1) This would have to be sacrificed, and the resulting complications for testing are lamentable. All other things being equal, I agree that simplicity is to be preferred, but in this case all other things are not equal.
2) The longest text sequence rule for insertion nicely mirrors the longest hex sequence rule for dumping, so you also lose some parallelism . In the interests of accessibility, I'd definitely keep longest prefix as a suggested algorithm, since it is easy to explain and understand, but make a note that other algorithms are possible, and that the same text should be output by the video game no matter which algorithm is used.
... except that that doesn't cover cases where longest prefix fails to insert otherwise insertable text. On that note, the "ignore and continue" rule of 2.2.2 further complicates the description of 2.2.4 when different algorithms are allowed. What's the reasoning behind "ignore and continue"? I think I prefer Atlas' "give up and die" approach .

> Doing any extra verifying is a utility issue in my opinion

I have a preference for validation, but it's not a strong enough preference for me to be willing to say that validation should be enforced. At least, not yet. Until somebody comes up with a workable algorithm for multi-table insertion (more on that later), I'm not entirely comfortable with finalizing some of these issues, since it might turn out that a different decision is necessary or expedient.

And if you want to add real validation, the hex values need to be within the linked value tag: ie. <color $FF>.  Otherwise you lose the context for validation when such tags are in clumps of poorly defined hex output.

We're already using < and > for representing raw hex bytes, and even if we disallow <$XX> in text sequences, there could still be issues with combining entries like <$X and X>. Allowing < and > only as the first and last character respectively of non-normal entries would almost solve that edge case (and requiring non-normal entries to use < and > as the first and last character respectively, coupled with checking for uniqueness across <$XX> and all non-normal entries, would put that issue [and a few more] to rest for good).
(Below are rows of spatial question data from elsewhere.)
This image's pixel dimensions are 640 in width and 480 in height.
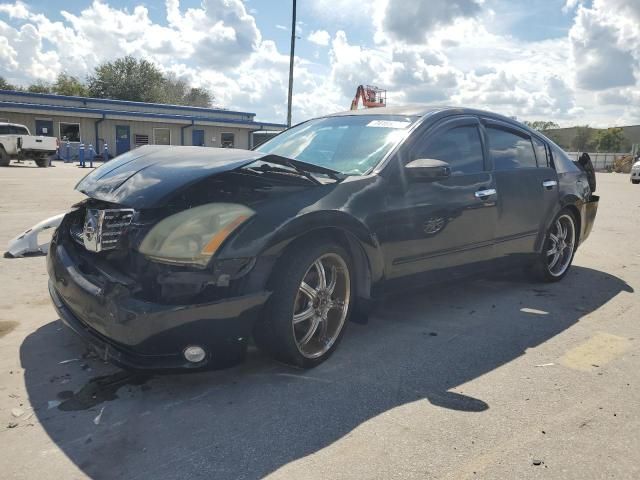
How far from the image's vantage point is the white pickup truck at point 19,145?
2289 centimetres

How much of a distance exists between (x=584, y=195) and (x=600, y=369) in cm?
274

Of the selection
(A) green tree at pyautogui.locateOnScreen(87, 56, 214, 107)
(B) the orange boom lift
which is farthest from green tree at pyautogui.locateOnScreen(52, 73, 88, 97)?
(B) the orange boom lift

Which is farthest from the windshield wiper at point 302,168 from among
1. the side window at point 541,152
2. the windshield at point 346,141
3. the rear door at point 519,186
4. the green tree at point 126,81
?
the green tree at point 126,81

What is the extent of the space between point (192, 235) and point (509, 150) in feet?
10.3

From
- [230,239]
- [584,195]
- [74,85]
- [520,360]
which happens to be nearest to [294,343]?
[230,239]

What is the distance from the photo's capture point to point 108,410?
98.7 inches

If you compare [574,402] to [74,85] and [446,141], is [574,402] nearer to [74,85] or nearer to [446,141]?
[446,141]

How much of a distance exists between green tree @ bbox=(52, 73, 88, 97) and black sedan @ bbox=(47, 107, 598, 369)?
63266 millimetres

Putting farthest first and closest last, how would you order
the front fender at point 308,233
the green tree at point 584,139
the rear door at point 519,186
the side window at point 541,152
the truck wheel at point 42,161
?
the green tree at point 584,139, the truck wheel at point 42,161, the side window at point 541,152, the rear door at point 519,186, the front fender at point 308,233

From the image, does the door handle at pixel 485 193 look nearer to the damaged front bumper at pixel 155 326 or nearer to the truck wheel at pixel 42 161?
the damaged front bumper at pixel 155 326

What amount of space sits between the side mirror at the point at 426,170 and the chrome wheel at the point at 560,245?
2269 mm

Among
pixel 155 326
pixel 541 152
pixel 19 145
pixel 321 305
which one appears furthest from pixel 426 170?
pixel 19 145

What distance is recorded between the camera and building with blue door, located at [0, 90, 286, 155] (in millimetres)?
32531

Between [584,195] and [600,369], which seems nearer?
[600,369]
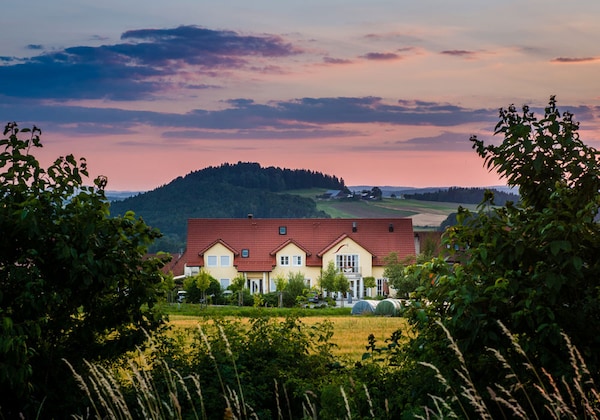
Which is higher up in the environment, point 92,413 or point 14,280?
point 14,280

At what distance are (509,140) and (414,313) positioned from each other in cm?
184

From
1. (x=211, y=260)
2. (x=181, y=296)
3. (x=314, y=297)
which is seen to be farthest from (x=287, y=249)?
(x=181, y=296)

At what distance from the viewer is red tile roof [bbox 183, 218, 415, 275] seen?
3273 inches

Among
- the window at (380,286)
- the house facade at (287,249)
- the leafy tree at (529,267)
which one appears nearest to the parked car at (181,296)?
the house facade at (287,249)

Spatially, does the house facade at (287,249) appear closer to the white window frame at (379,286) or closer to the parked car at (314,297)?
the white window frame at (379,286)

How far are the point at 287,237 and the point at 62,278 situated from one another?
75.2 meters

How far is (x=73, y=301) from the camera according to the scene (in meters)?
8.60

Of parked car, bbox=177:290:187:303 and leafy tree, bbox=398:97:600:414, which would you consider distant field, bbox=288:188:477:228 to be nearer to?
parked car, bbox=177:290:187:303

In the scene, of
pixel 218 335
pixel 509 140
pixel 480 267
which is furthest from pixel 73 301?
pixel 509 140

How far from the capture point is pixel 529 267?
761cm

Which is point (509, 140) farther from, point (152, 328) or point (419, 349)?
point (152, 328)

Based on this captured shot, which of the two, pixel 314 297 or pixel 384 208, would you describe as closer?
pixel 314 297

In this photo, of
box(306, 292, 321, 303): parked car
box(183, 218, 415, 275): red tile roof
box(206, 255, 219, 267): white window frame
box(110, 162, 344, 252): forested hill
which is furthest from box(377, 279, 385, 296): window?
box(110, 162, 344, 252): forested hill

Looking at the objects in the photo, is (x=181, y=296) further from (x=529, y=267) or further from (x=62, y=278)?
(x=529, y=267)
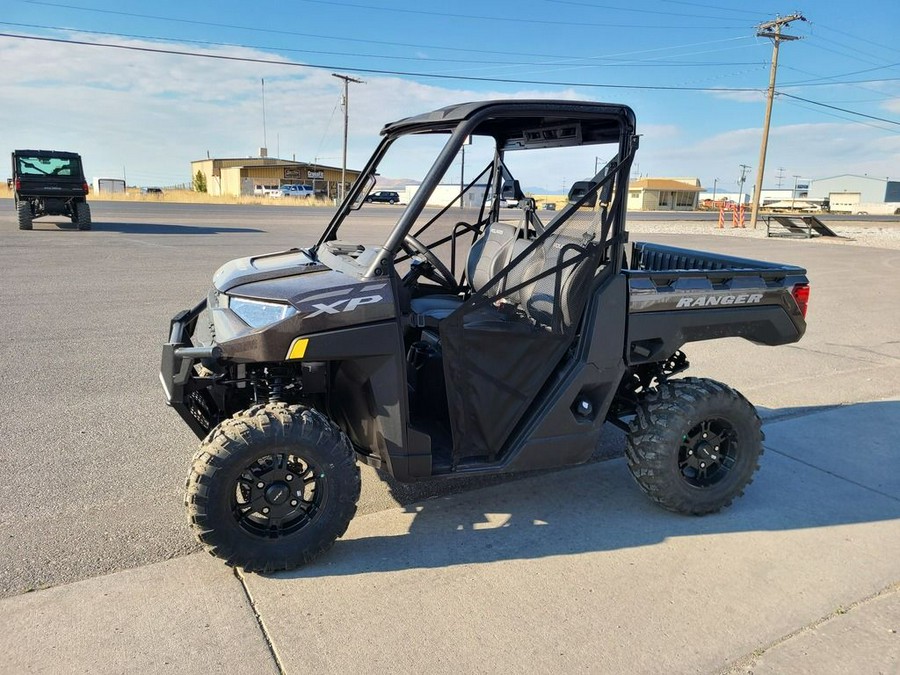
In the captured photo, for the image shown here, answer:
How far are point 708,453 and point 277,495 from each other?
2.29 metres

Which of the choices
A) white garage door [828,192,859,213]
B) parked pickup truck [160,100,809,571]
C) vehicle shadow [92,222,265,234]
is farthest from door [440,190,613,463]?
white garage door [828,192,859,213]

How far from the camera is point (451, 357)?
126 inches

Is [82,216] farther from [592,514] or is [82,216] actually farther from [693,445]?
[693,445]

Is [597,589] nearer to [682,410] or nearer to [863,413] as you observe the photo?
[682,410]

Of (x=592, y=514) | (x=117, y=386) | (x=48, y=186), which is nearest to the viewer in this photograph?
(x=592, y=514)

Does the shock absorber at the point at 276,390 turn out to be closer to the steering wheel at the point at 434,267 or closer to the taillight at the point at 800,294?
the steering wheel at the point at 434,267

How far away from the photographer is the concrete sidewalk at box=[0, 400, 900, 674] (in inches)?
101

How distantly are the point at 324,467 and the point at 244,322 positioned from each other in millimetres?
720

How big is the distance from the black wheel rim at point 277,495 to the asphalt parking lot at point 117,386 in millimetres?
457

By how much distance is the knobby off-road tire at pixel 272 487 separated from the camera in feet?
9.41

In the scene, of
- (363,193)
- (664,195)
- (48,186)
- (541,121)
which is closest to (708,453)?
(541,121)

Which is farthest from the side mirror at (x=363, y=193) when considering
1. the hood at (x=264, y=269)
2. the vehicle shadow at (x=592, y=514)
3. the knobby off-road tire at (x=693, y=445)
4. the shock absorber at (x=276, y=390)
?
the knobby off-road tire at (x=693, y=445)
I was thinking about just pre- and post-fix strings for linked entries, but a format string is definitely more useful. You could then say things like $hex=<window x=%2X, y=%2X>. What kind of format strings would you allow? The full range of printf?

Putting all of that together would make $ the general in-game control code identifier I was shooting for earlier with #. Salient changes would be:

• adding a note in 2.2 forbidding < and > in normal entry text sequences;
• changing "endtoken" (2.4), "label" (2.5), and "TableID" (2.6) to "<label>" where label can contain any character not in [,<>];
• adding a note about uniqueness of all non-normal entries;
• explaining how format strings work in 2.5 (each gets replaced with value of next byte) and 2.6 (translate next characters in new table).

There's probably a cleaner way to handle 2.6, since "table2,6" looks nicer than "<table2 %2X %2X %2X %2X %2X %2X>", "table2,0" is perhaps clearer than "<table2>", and it doesn't matter much anyway if table switch tokens aren't output.